Story Published:
Mar 28, 2008 at 5:52 PM EDT
Story Updated:
Mar 28, 2008 at 6:25 PM EDT
Imagine fainting over and over again and your doctors can't figure out why.
"I just fell flat on my face. I was in the kitchen cooking and I fell out again," Carolyn Bamburg said. Carolyn is recovering at MCGHealth not from falling, but from lifesaving surgery. "My heart was actually stopping," she said.
But for months, doctors couldn't explain why Carolyn was passing out. It was a frustrating and scary situation for the 69-year-old.
"We know something is wrong, but we don't know what's wrong for sure. They couldn't find anything wrong with me that they though was serious," Bamburg said.
That was until doctors at MCGHealth implanted a tiny electronic device inside Carolyn. It's called a Sleuth and it's the first wireless electrocardiogram system for long-term monitoring.
The device was implanted in Carolyn, near her chest, just three weeks ago. During that time, it gathered information including Caryoln's heart activity during a near fainting spell just last week.

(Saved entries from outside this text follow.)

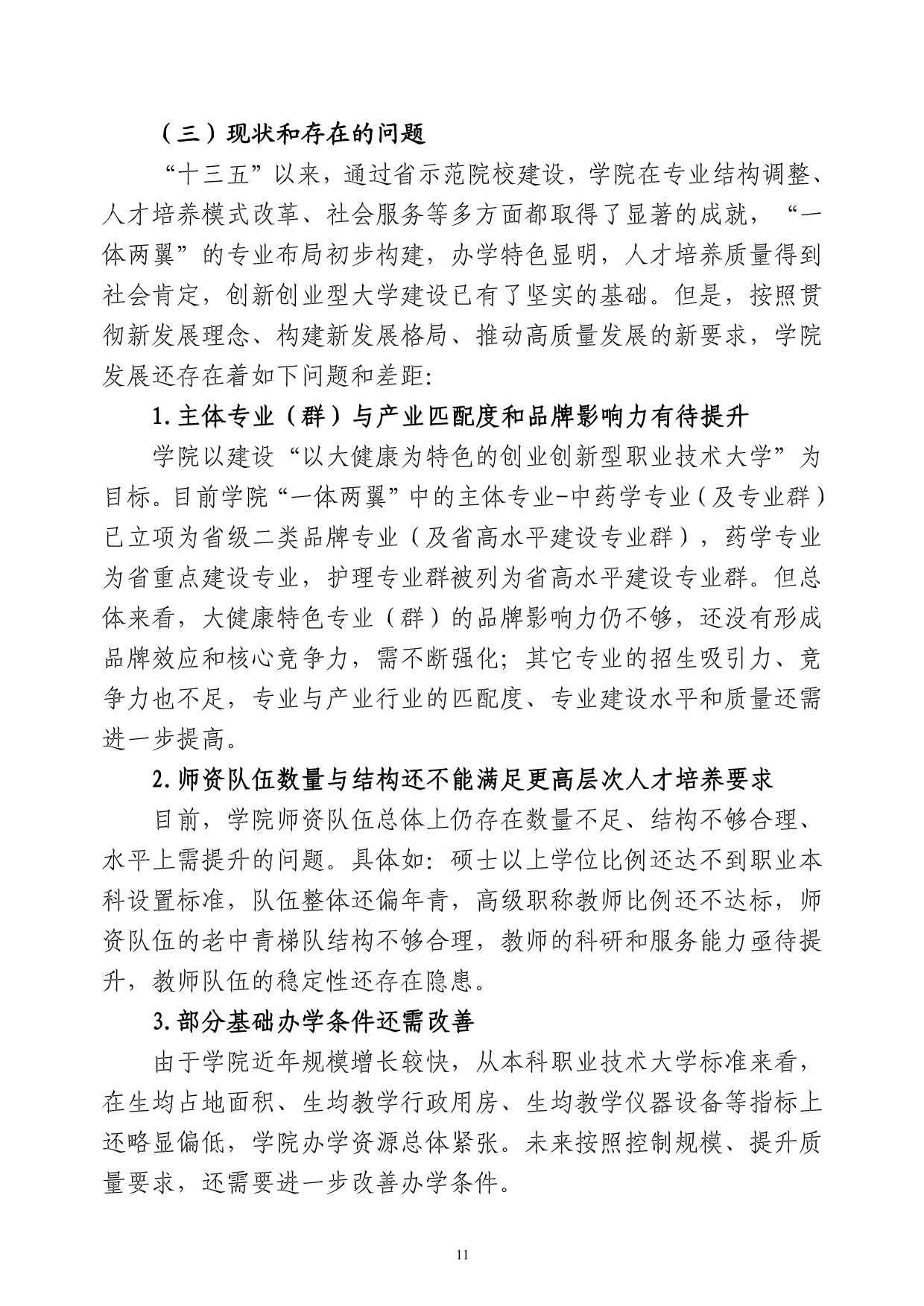 （三）现状和存在的问题

“十三五”以来，通过省示范院校建设，学院在专业结构调整、人才培养模式改革、社会服务等多方面都取得了显著的成就，“一体两翼”的专业布局初步构建，办学特色显明，人才培养质量得到社会肯定，创新创业型大学建设已有了坚实的基础。但是，按照贯彻新发展理念、构建新发展格局、推动高质量发展的新要求，学院发展还存在着如下问题和差距：

1.主体专业（群）与产业匹配度和品牌影响力有待提升

学院以建设“以大健康为特色的创业创新型职业技术大学”为目标。目前学院“一体两翼”中的主体专业-中药学专业（及专业群）已立项为省级二类品牌专业（及省高水平建设专业群），药学专业为省重点建设专业，护理专业群被列为省高水平建设专业群。但总体来看，大健康特色专业（群）的品牌影响力仍不够，还没有形成品牌效应和核心竞争力，需不断强化；其它专业的招生吸引力、竞争力也不足，专业与产业行业的匹配度、专业建设水平和质量还需进一步提高。

2.师资队伍数量与结构还不能满足更高层次人才培养要求

目前，学院师资队伍总体上仍存在数量不足、结构不够合理、水平上需提升的问题。具体如：硕士以上学位比例还达不到职业本科设置标准，队伍整体还偏年青，高级职称教师比例还不达标，师资队伍的老中青梯队结构不够合理，教师的科研和服务能力亟待提升，教师队伍的稳定性还存在隐患。

3.部分基础办学条件还需改善

由于学院近年规模增长较快，从本科职业技术大学标准来看，在生均占地面积、生均教学行政用房、生均教学仪器设备等指标上还略显偏低，学院办学资源总体紧张。未来按照控制规模、提升质量要求，还需要进一步改善办学条件。

11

That data was then sent to a monitoring center, giving doctors a unique look at her heart beat and of course, a long awaited diagnoses.

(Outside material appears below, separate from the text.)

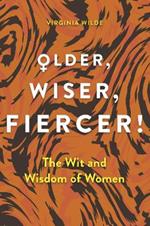 VIRGINIA WILDE

OLDER, WISER, FIERCER!

The Wit and Wisdom of Women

"Her heart was close to stopping. It's about as slow as you go and still have a heartbeat," Dr. Robert Sorrentino of MCGHealth said.

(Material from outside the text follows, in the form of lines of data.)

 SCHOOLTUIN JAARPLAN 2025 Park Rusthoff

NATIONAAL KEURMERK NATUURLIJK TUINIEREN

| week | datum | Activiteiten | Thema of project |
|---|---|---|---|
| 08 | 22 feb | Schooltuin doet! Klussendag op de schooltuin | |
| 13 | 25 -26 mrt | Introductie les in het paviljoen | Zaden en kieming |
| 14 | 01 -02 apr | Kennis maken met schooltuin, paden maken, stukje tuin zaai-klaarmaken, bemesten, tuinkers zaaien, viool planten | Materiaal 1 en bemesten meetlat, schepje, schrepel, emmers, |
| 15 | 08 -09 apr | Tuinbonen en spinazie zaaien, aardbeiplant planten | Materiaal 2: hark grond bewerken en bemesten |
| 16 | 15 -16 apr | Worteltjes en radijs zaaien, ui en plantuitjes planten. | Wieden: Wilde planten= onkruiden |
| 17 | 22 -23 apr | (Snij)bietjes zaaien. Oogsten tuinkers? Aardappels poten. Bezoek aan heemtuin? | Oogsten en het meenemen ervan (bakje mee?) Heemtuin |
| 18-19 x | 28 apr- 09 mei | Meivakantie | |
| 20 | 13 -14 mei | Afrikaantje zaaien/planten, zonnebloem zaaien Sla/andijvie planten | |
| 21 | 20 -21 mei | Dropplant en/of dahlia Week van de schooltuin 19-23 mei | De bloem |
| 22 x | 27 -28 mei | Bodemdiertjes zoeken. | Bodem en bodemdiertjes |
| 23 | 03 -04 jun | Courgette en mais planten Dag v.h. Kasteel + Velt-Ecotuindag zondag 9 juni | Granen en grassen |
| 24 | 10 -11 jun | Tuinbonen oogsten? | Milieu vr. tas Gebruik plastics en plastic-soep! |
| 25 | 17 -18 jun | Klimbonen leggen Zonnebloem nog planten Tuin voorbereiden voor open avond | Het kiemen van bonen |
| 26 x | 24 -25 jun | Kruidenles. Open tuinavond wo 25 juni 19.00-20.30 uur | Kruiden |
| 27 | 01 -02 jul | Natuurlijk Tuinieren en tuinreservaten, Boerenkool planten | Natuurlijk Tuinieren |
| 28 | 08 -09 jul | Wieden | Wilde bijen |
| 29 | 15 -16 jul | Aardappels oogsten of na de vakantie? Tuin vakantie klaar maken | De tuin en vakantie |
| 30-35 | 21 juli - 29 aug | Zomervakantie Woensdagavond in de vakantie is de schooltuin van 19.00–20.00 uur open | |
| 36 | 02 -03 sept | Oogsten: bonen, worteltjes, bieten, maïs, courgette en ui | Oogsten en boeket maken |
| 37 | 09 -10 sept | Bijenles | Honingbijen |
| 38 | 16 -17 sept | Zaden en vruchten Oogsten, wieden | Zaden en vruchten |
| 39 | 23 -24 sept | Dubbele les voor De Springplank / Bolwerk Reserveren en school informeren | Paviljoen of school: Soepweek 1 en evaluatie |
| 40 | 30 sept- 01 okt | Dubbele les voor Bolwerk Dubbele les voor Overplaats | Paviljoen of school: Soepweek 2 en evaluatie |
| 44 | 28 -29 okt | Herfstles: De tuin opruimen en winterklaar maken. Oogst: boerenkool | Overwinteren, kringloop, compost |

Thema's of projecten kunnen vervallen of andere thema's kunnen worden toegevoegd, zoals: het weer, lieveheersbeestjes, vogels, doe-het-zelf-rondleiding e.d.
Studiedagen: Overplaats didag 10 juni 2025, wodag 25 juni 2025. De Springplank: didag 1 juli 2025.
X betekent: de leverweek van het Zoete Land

Finally with a diagnosis in hand, thanks to the Sleuth, doctors implanted a pacemaker in Carolyn to keep her heart pumping properly.
"Being able to come up with a diagnosis like this quickly and to treat it properly is really critical," Dr. Sorrentino said.
"This is wonderful. I don't know how to express how good it it because it really saved my life, it really did. Now I can go back to being a new person instead of being 69, I'll go back to 49," Bamburg said.
Carolyn became the first person in Georgia and among the first in the nation to have been implanted with Transoma Medical's Sleuth device.